Data excerpts:
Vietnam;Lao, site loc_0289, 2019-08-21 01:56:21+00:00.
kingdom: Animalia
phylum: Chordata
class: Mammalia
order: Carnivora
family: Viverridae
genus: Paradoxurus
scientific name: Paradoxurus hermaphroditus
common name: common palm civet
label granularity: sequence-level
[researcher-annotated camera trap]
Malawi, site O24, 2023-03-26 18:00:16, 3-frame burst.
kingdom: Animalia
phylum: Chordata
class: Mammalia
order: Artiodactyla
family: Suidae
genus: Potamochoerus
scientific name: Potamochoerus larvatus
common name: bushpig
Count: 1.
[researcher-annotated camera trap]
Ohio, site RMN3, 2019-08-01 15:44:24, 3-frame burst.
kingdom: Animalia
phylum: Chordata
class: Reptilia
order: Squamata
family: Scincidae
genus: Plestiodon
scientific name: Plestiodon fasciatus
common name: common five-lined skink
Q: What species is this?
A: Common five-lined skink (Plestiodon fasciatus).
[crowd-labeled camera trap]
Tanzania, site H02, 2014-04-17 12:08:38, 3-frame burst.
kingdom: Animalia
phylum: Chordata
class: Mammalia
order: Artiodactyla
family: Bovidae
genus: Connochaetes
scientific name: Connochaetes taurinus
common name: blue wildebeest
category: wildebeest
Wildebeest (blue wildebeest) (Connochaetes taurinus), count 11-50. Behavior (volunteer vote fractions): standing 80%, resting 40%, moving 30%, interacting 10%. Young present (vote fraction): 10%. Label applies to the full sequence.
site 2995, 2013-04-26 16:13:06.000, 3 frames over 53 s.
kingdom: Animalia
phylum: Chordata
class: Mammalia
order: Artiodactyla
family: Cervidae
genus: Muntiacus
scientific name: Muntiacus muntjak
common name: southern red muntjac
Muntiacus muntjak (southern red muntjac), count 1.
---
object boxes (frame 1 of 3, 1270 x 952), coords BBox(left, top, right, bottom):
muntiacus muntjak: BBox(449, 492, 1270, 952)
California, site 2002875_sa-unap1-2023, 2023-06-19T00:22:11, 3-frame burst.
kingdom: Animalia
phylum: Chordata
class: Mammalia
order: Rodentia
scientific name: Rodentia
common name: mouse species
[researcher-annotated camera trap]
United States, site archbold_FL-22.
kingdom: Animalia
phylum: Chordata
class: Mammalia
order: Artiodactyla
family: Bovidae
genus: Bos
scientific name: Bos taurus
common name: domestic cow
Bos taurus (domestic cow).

» What the task requires: What is needed is an exact copy of the lines above, from the one containing "Tanzania, site H02, 2014-04-17" through the one containing "site 2995, 2013-04-26", with nothing added.

» Exercise response:
Tanzania, site H02, 2014-04-17 12:08:38, 3-frame burst.
kingdom: Animalia
phylum: Chordata
class: Mammalia
order: Artiodactyla
family: Bovidae
genus: Connochaetes
scientific name: Connochaetes taurinus
common name: blue wildebeest
category: wildebeest
Wildebeest (blue wildebeest) (Connochaetes taurinus), count 11-50. Behavior (volunteer vote fractions): standing 80%, resting 40%, moving 30%, interacting 10%. Young present (vote fraction): 10%. Label applies to the full sequence.
site 2995, 2013-04-26 16:13:06.000, 3 frames over 53 s.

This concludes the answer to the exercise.